Arthrose – die schleichende Krankheit
Nun wollen wir uns der Gelenkerkrankung widmen, die am häufigsten zu einem künstlichen Gelenk führt – der Arthrose. Die Arthrose ist eine Verschleißerscheinung des Knorpels. Sie können sich vorstellen, was es für das Gelenk bedeutet, wenn der schützende Knorpel verloren geht. Ich werde hier nicht in aller Ausführlichkeit auf die Arthrose eingehen. Hier möchte ich Sie auf mein EBook „Gut leben mit Arthrose“ hinweisen, das dazu umfassende Informationen enthält. Auch andere Gründe können einen künstlichen Gelenkersatz notwendig machen wie z. B. massive Verletzungen oder Tumore. Diese sind aber sehr selten, so dass wir hier nicht näher darauf eingehen wollen.
Die Arthrose ist eine chronisch-degenerative Krankheit, bei der es zu einem langsam fortschreitenden Verschleiß (= Degeneration) des Gelenkknorpels kommt. Sie ist eine der häufigsten Erkrankungen überhaupt, rund acht Millionen Menschen in Deutschland leiden an einer Arthrose – eine echte Volkskrankheit. Warum ist das so? Die Ursachen für eine Arthose können vielfältig sein. Entgegen der weit verbreiteten Meinung sind nicht nur ältere Menschen von einer Arthrose betroffen, sondern auch jüngere und sogar Kinder. Es ist noch nicht umfassend erklärt, warum manche Menschen bis ins hohe Alter mit gesunden Gelenken leben können und warum bei anderen eine Arthrose frühzeitig einsetzt.

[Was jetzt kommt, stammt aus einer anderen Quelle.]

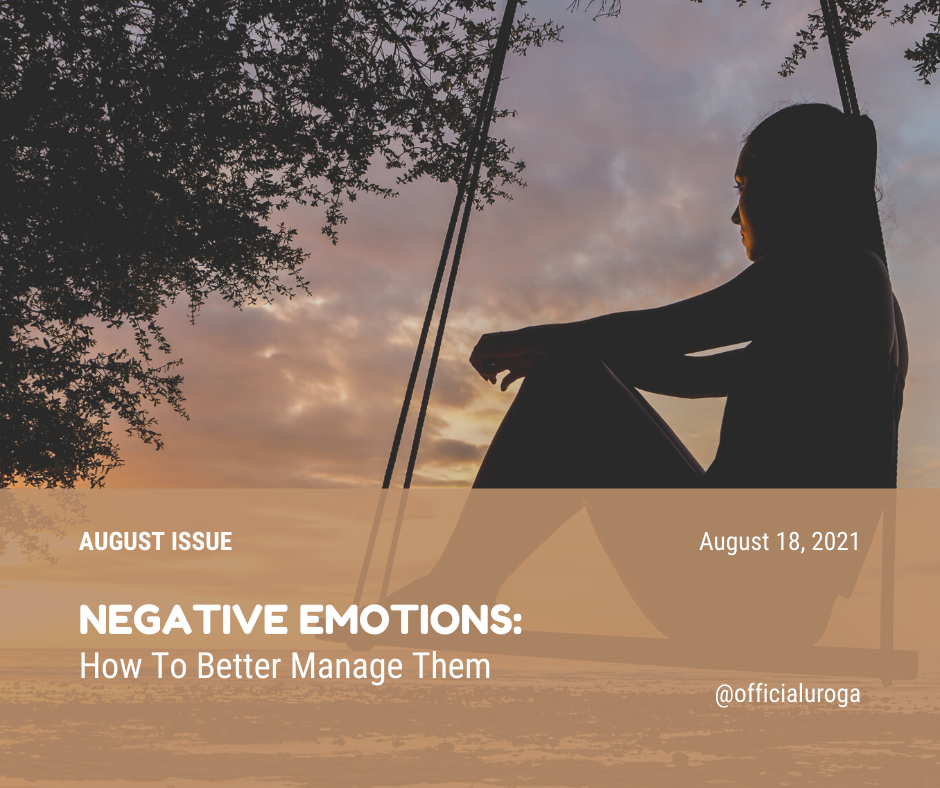 AUGUST ISSUE

August 18, 2021

NEGATIVE EMOTIONS:
How To Better Manage Them

@officialuroga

Wann immer aber eine Arthrose eintritt, geschieht dies aus einem Missverhältnis aus Belastung und Belastbarkeit des Gelenkes. Der Knorpel muss einiges ertragen: Stöße, hohe Kräfte und Druck, extreme Drehbewegungen. Ist er gesund, kann er solche Belastungen tolerieren. Setzen Sie Ihren Knorpel aber dauernd Spitzenbelastungen aus, kann er dem nicht mehr standhalten. Er reißt ein und wird immer dünner und dünner. Zudem verliert der Knorpel im zunehmenden Alter an Elastizität und die Anfälligkeit für Schäden wird größer. Es ist daher wichtig, sorgsam mit seinen Gelenken umzugehen – Ihr Knorpel wird es ihnen danken.